Поехали на троллейбусе (или в?.. троллейбусе).
— Как, — спрашиваю, — вообще? в смысле, жизнь?
— Денег, — отвечает, — нет.
— Работать, — говорю, — не пробовал?
— ?
Едем, в оперу.
— Вот это, — показывает, — мое любимое кафе. Я тут постоянно сижу, стишки, — говорит, — пишу.
— Здорово, — отвечаю.
До концерта оставалось немного времени, и я решил зайти в гостиницу, принять, например, душ.
В ДВЕРЯХ
ГОСТИНИЦА
Хорошенькая горничная улыбнулась мне:
— Можно я уберусь у вас?
Я оборачиваюсь. Растерянно осматриваю свой номер. Ни соринки, покрывало на постели как струна, тапочки в рядок (будто живет китаец).
СЛУЧАЙ
Живу как-то в гостинице. У соседа есть покрывало на кровати, а у меня — нет. Меня это, естественно, раздражает. Спрашиваю у горничной:
— Почему у него есть, а у меня нет?!
Отвечает:
— Вы опрятный, а ваш сосед — засранец. Если ему покрывало не дать, то он все одеяло замусолит. А у нас покрывал мало: на всех не хватает.
В ДВЕРЯХ
ГОСТИНИЦА
— Конечно, — улыбаясь в ответ, говорю я, — убирайтесь, пожалуйста. Я как раз собрался уходить, в оперу.

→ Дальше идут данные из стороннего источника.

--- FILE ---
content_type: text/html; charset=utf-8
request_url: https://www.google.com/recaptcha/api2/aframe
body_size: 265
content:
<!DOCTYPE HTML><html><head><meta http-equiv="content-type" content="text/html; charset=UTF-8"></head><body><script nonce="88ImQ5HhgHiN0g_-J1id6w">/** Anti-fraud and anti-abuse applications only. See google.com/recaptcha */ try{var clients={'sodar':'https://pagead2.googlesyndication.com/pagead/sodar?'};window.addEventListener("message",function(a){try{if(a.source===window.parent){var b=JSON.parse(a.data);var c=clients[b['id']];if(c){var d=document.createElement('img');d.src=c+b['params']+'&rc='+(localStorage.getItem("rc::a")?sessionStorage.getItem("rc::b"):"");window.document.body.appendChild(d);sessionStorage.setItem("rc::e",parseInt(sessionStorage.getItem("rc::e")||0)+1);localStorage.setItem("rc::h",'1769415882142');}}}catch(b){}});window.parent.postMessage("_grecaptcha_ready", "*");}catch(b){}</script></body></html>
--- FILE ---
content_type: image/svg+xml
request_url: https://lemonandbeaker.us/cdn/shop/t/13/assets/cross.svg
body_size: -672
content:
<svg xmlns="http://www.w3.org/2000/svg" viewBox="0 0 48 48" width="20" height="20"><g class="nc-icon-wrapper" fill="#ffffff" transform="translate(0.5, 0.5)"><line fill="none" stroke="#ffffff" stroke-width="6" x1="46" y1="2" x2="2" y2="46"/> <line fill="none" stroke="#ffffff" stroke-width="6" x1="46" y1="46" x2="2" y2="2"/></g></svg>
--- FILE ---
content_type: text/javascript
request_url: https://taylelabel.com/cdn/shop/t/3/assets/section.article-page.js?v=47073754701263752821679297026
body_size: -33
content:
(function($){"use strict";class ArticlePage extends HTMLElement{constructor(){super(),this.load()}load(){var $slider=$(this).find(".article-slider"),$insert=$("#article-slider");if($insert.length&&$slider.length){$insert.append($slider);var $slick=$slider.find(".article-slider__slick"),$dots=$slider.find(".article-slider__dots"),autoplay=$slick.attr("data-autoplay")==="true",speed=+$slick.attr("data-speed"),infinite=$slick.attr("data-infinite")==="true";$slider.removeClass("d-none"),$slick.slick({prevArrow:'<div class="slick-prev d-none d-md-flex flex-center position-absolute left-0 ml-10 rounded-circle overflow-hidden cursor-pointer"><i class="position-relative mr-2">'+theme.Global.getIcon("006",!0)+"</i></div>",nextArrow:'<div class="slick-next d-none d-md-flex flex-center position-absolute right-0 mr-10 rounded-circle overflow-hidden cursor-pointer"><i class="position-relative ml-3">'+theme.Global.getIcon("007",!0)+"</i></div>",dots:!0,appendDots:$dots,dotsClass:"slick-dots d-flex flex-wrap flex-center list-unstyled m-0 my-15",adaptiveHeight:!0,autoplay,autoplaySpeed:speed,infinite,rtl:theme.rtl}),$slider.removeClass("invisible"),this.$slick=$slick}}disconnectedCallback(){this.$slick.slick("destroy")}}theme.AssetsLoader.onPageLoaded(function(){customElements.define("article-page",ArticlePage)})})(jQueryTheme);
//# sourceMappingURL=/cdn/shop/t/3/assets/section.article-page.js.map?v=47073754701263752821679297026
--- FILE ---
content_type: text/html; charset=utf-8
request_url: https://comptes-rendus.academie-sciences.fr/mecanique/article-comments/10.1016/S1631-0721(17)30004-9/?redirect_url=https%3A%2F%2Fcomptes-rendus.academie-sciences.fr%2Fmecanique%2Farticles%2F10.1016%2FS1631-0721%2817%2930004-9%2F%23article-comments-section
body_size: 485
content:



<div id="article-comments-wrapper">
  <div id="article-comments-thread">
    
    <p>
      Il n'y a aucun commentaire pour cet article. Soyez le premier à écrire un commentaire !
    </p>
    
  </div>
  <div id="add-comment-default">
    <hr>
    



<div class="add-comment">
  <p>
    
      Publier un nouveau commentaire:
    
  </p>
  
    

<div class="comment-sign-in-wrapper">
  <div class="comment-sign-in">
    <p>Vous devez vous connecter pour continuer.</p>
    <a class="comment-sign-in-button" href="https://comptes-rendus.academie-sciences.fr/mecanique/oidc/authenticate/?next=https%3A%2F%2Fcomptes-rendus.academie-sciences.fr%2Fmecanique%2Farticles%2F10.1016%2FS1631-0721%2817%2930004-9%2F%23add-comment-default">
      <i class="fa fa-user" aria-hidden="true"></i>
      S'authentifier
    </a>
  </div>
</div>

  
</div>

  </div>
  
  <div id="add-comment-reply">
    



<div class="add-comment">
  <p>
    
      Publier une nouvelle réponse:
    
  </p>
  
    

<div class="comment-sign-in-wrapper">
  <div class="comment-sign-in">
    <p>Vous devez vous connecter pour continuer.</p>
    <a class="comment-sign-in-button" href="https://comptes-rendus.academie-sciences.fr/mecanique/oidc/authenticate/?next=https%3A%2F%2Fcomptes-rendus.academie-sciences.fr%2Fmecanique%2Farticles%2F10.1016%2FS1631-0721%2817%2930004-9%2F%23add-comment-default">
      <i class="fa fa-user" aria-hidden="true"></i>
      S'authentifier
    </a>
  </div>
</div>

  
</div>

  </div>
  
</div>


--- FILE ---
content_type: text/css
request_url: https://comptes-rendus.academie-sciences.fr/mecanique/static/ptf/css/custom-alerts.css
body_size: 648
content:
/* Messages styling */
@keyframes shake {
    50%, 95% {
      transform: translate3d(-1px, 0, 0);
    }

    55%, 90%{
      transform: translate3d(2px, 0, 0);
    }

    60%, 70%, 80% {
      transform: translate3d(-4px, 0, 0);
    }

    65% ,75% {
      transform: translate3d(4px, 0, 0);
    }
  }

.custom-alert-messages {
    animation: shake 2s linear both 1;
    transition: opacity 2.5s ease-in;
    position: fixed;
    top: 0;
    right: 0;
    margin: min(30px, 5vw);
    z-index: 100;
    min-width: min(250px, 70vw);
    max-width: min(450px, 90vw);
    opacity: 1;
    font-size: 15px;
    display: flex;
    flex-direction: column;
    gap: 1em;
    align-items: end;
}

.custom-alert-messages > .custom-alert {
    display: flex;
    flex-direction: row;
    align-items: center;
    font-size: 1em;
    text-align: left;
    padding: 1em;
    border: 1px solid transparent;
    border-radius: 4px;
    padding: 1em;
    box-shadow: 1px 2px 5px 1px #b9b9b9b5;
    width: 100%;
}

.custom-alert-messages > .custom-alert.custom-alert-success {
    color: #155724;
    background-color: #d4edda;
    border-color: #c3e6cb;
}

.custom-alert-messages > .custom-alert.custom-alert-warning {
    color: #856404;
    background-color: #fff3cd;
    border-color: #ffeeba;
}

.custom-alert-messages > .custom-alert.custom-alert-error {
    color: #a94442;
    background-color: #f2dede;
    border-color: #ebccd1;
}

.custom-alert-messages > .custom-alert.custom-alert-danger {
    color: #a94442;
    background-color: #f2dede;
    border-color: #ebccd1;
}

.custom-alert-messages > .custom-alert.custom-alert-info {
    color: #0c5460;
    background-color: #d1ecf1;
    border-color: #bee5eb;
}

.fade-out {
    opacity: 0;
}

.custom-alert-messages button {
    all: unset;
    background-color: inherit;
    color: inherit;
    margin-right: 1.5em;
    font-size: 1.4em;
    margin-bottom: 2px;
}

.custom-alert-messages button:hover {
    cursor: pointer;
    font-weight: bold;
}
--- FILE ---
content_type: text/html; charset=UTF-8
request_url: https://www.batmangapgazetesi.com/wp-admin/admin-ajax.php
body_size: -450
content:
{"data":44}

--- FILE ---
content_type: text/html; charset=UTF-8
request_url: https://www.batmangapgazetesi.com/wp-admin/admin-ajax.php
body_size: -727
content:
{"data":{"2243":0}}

— Приятного отдыха, — сказала она, пытаясь обойти меня.
Я поспешил пропустить хорошенькую горничную и врезался — в пылесос. Мы вместе кинулись поднимать пылесос… (Кстати, от нее приятно пахло стиральным порошком.)
Я поблагодарил милую девушку с такой теплотой, с какой, полагаю, вовсе не принято благодарить горничных, и пошел в оперу (право, вы бы только знали, чего мне это стоило).